Archive for December, 2010


Caution: Asian Driver

Where I'm going, every car should be bound by law to have one of these

A few days ago, Anna told me I should write down what I’m hoping to get done with these ten weeks, so that I can ostensibly have some goals to hold myself to. I realized that such a post would overlap a little bit with one I was going to write anyway about potential problems that I’m going to run into, and a lot with some advice that Connor gave me last week. So in classic, I’m-really-lazy-and-it’s-3-am-again style, I’ve opted to lump it all of it together into one. This almost necessarily means that structure is going to suffer a little, probably making it somewhat less enjoyable for you to to read. I’m too nice to my readers, yeah? Really do a good job of making sure they come back.

Anywho —

The concern that’s looming largest is that it’s going to be an incredibly lonely experience.  The only American friend I was going to have in the city just figured out she couldn’t go. And so far as new friends are concerned, Connor pointed out that ten weeks isn’t really a whole lot of time, so most people aren’t going to find it worth it to invest in any sort of substantive friendship knowing that i won’t be sticking around long. So I guess two goals come out of this. The first is that fine, maybe I won’t be looking for my best friend this winter, but i’ll be damned if i’m going to go that long without even friendly acquaintances or something. And for that to happen, I’m going to need to be more aggressively social than i’m used to. The second goal is almost the opposite; I’m looking for meaningful introspection. I’ll concede that even if i succeed in getting to know some people, it’s going to be really unlikely that my social situation is going to be remotely comparable to what I’ve had for nearly as long as I can remember; i’ve been consistently blessed for years with various circles of close friends. In lieu of this i’d at least like to get to know myself a little better, and to see how i cope outside of the supportive mechanisms i’ve relied heavily on for so long.

Second goal is to glean something valuable from the internship itself. That is to say, beyond whatever technical database-crawling abilities or whathaveyou I might acquire on the day-to-day, I’d like to be able to end the summer and point to ‘this is what i did, here’s why it was a good idea for me to do.’ I want some identifiable benefits that can actually weigh against the sacrificed quarter of education. That’s not going to be “look at how fast i can use Excel, now” but might be “Hey, I enjoy/hate living/working alone in Beijing, and understanding how businesses work here / completing a project that matters / blah blah blah is cool because x,” and that’s knowledge i’m not going to be able to get otherwise.

Third is to get my Chinese level up as much as I possibly can. Sorta worried that i won’t be speaking as much day-to-day chinese as i want to because i won’t have people to speak it to outside of work, but that just gets back to the whole ‘so get out there and make some friends, dammit’ issue. I need to be talking to people as much as possible. Also, a related goal here is to keep up at least in vocab with the classwork my peers are doing back at home. should only be three or four chapters, certainly not unmanageable. In any event i at least want a language partner or something; with the number of people desperate to improve their english, this shouldn’t be too tough either.
───
■ **Tasks to perform**:
• 1. Retype everything in the Beijing internship post from "Caution: Asian Driver" down to "they come back.", with no changes.
• 2. Write what follows the last sentence of the Beijing internship post, continuing in the same voice.

■ **Stored data**:
───
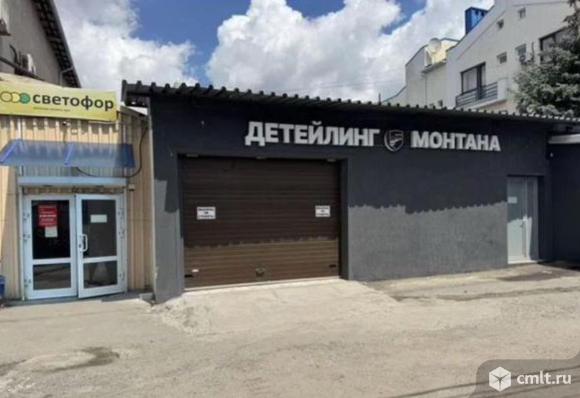 Аренда дитейлинг/мойка/склад/магазин площадью 200 м2. Фото 1.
───
■ **Responses in order**:
• 1.
Caution: Asian Driver

Where I'm going, every car should be bound by law to have one of these

A few days ago, Anna told me I should write down what I’m hoping to get done with these ten weeks, so that I can ostensibly have some goals to hold myself to. I realized that such a post would overlap a little bit with one I was going to write anyway about potential problems that I’m going to run into, and a lot with some advice that Connor gave me last week. So in classic, I’m-really-lazy-and-it’s-3-am-again style, I’ve opted to lump it all of it together into one. This almost necessarily means that structure is going to suffer a little, probably making it somewhat less enjoyable for you to to read. I’m too nice to my readers, yeah? Really do a good job of making sure they come back.

• 2.
That about covers the big ones. lotsa smaller goals like learning some basic meals i can cook for myself, not losing a lot of weight again, staying healthy, all that jazz.

Journey starts in about 26 hours. Catching a 6am plane, getting into Beijing at 4pm (bejing time) the next day. wish me luck!

Food

So this has bugged me for a little while — a lot of my posts mention in passing the various things that I ate during my last sojourn in Beijing, but I never sat down and wrote an honest-to-god entry about food and nothing else. So when my grandpa sent me an email tonight asking about just that, I decided to give as thorough as an answer as possible and use it as a blog post. Specifically, he asked:

Kevin –
I would like to ask you a few things about eating on your Chinese trip. Could you give me an idea of what you will be eating while you are gone? Does the food come from a cafeteria or street vendors or from some other source? Basically, what I am curious about is what constitutes a diet for a fellow in your position who is visiting China. And could you tell me whether in Beijing there is a restaurant that offers American cuisine, whatever that is? In summary, Kevin, what do you expect that you will be eating while you are gone.

It strikes me to pass on the first advice on Chinese dining that I can recall receiving: that of the options “good, cheap, and won’t make you sick,” I could only ever pick two. In a manner of speaking, this is true, but the loophole is that ‘cheap’ turns out to be a highly relative term. If you want cheap by Chinese standards, it is almost certainly going to either taste awful or be really hard on your system. But if you’re going for cheap by American standards, you can eat pretty much as much good food as you’d like with impunity and rarely break $10 on a meal.

So far as the sources of food are concerned, there is a hell of a lot more street vending than you’d find in the states; finding food isn’t an issue. Figuring out which street food won’t give you diarrhea, though, is another story entirely. Granted there are some things that are almost always safe — fruit, jianbing (a sorta crepe-like pancakey thing), and drinks, for instance. Helpfully, these are the most common types of street carts/stands. Ice cream vending is also really popular, but this is sorta a gray-area in terms of safety, because ostensibly ice cream is permitted to melt and curdle before being refrozen and sold on a fairly regular basis. I’ve never had a problem with it. For everything else — dumplings, meat skewers, that sorta thing — the guess-and-check method is pretty much the only way to go about it. Whee ha.
There are also plenty of restaurants around though, which run the gamut from barely-above-street-quality, hole-in-the-wall noodle joints to really as high-class of establishments as could be found in any big city in the states. China’s unique, though, in that it has zero problem putting these two stores next to each other, so it’s really tricky to identify anything about a restaurant by its surrounding district.
Cafeterias are less common when one isn’t on campus, which I won’t be. At Tsinghua though, I ate probably half my meals at the subsidized dining hall, which I’ve already described at length.
Oh and sometimes the food comes directly from the farmers themselves, as I found out at the end of my stay last time, when I was living in the southeast part of the city. I was basically in the middle of a farmer’s market in which the fruit being sold had clearly been trucked in fresh by its owners; that was some of the freshest, best-tasting fruit i’ve ever had in my life.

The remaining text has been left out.